_Activity_.
From the records below, copy out each line that has the word "frame".

_Extracted data_.
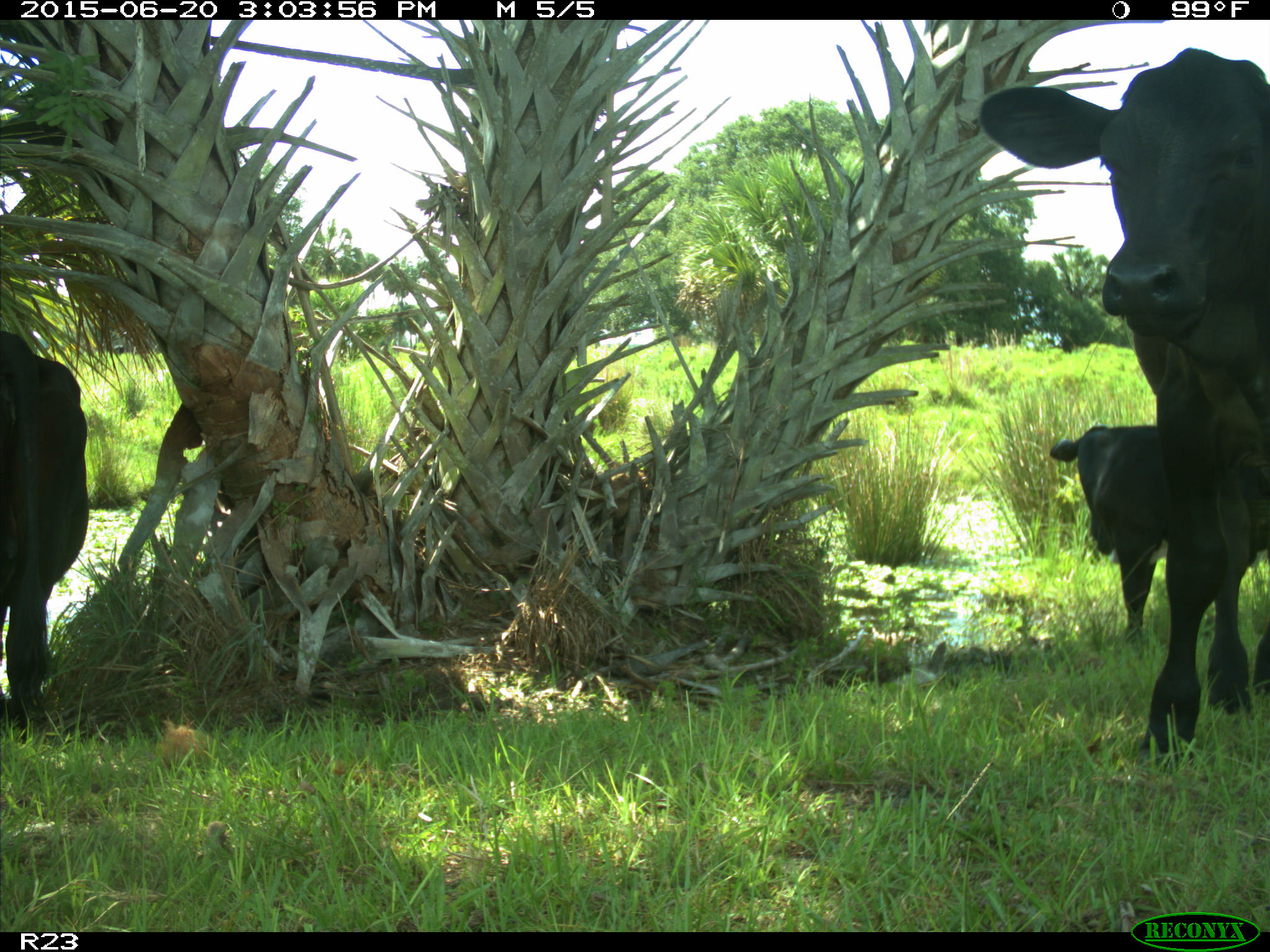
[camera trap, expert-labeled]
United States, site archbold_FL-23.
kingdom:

...

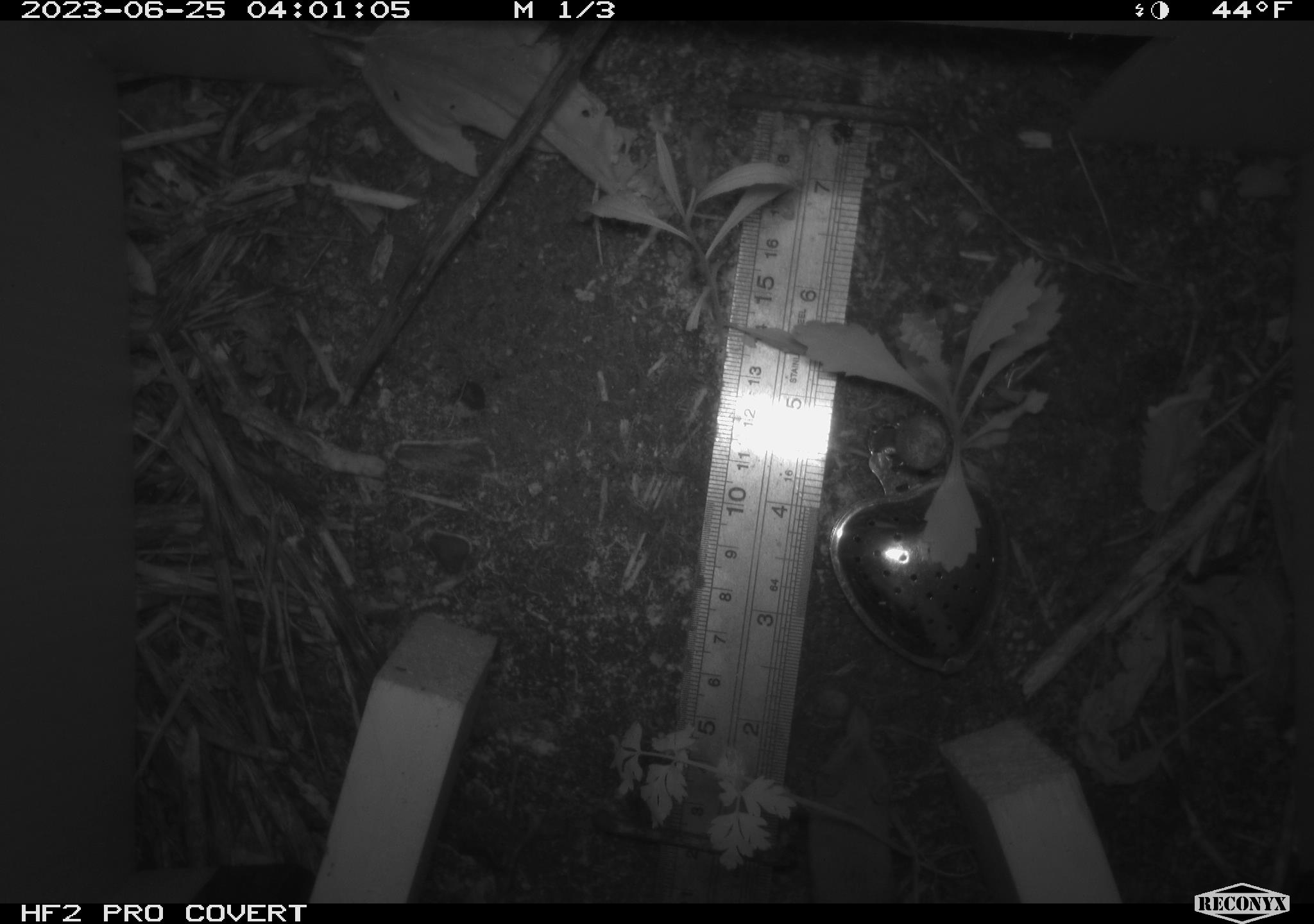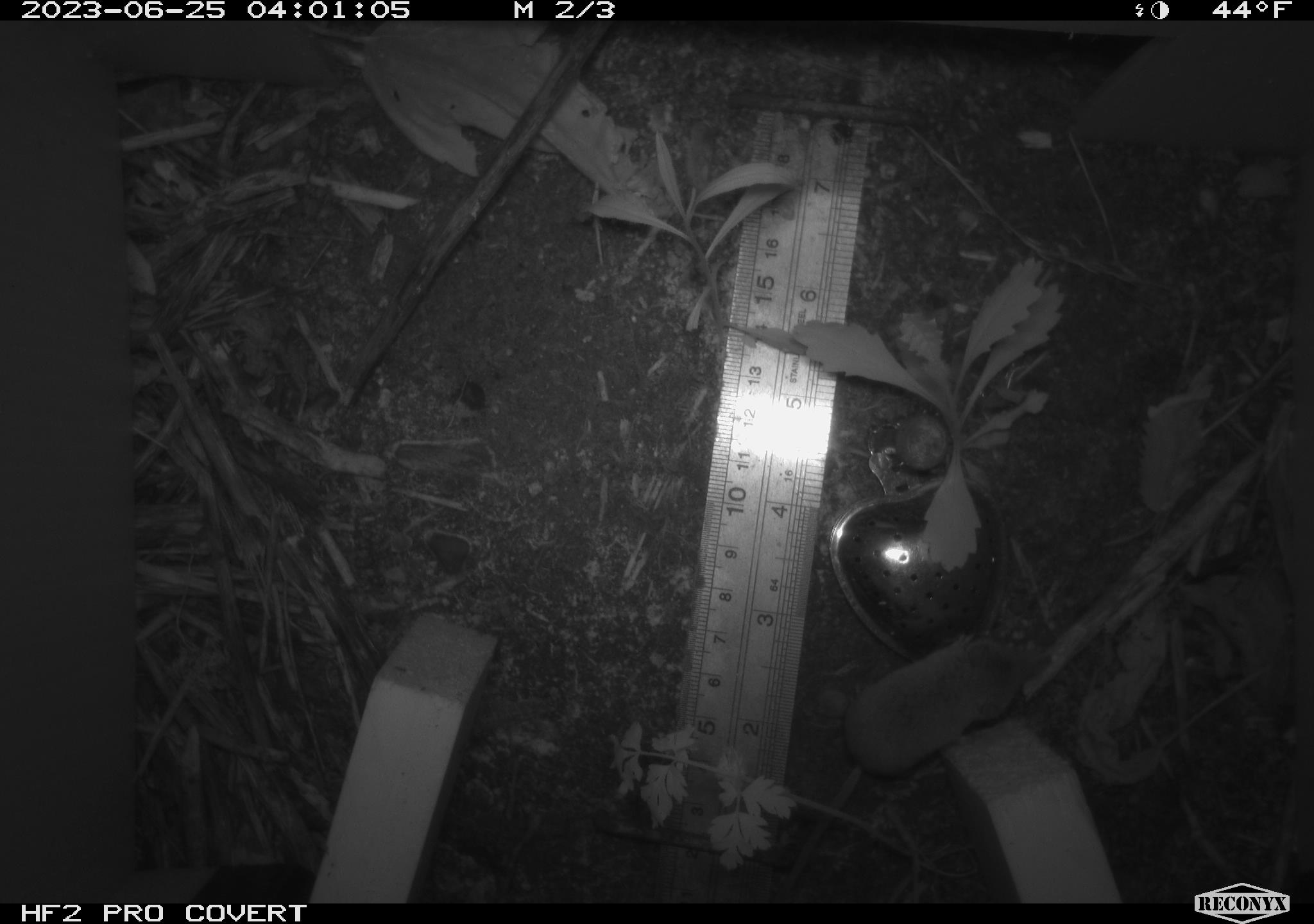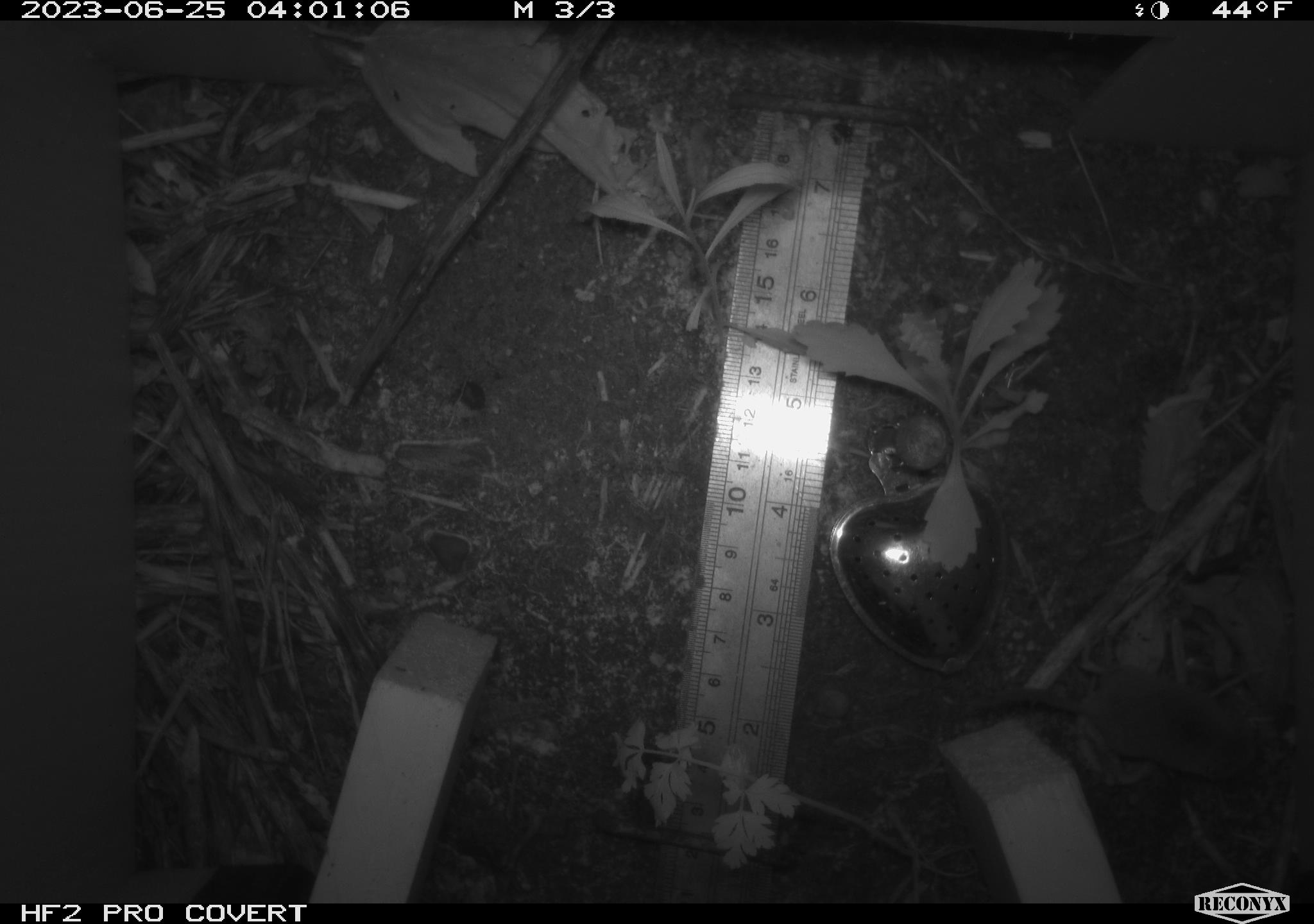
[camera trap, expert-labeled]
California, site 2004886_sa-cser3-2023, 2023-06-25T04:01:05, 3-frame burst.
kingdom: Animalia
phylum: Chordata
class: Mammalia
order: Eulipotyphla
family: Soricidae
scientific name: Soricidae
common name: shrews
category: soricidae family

* * *

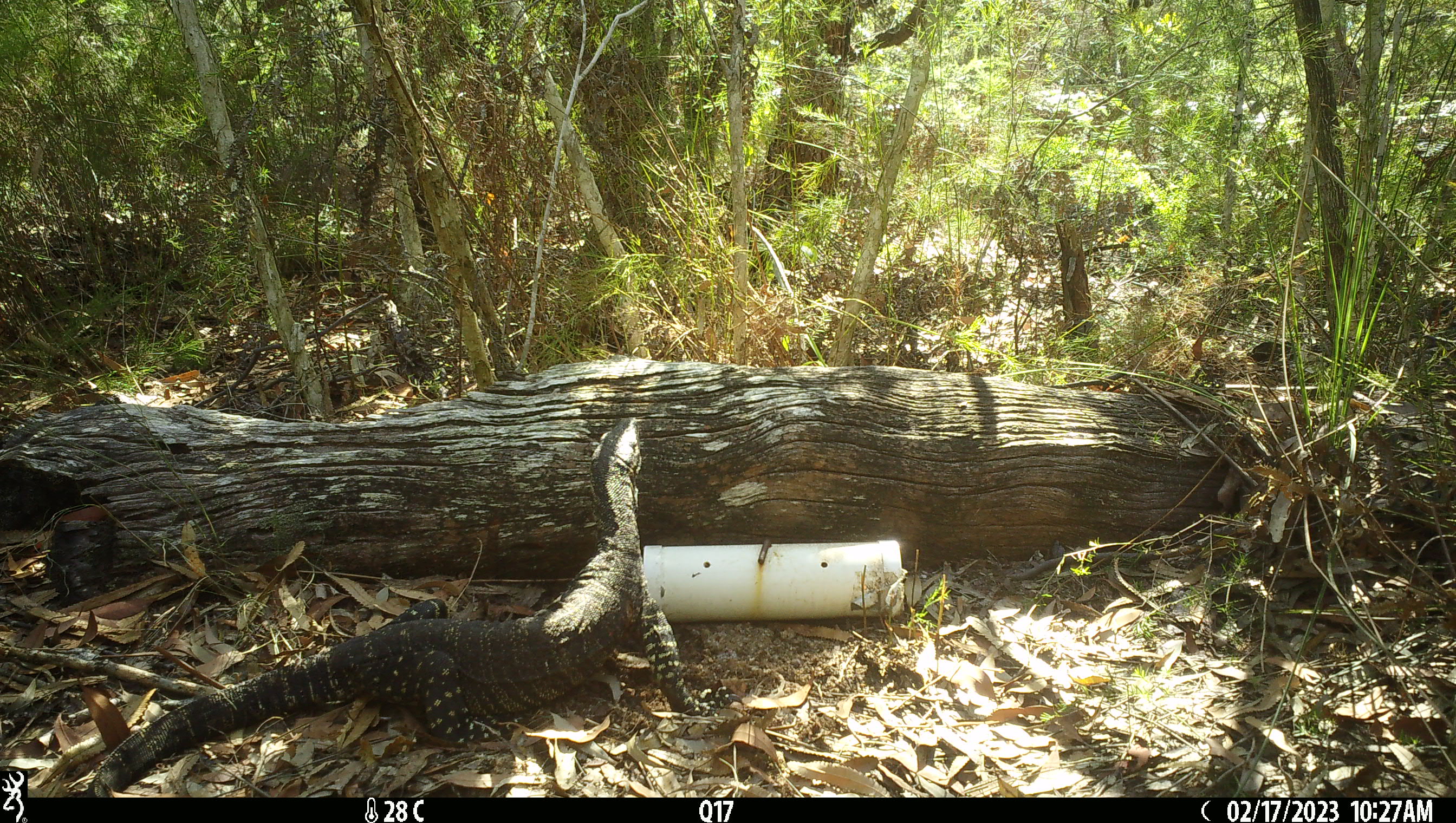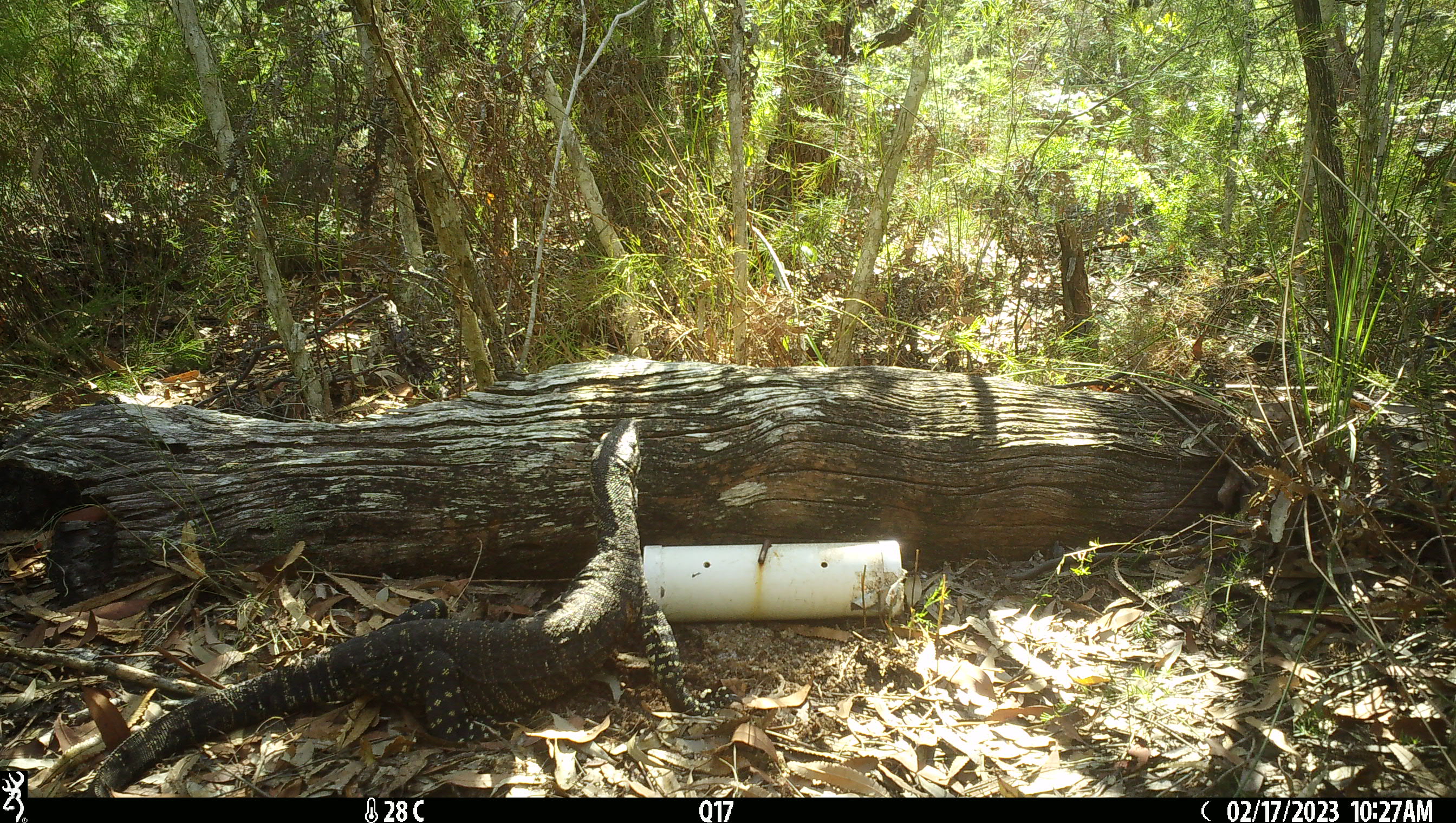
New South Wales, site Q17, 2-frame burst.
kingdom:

_Reply_.
California, site 2004886_sa-cser3-2023, 2023-06-25T04:01:05, 3-frame burst.
New South Wales, site Q17, 2-frame burst.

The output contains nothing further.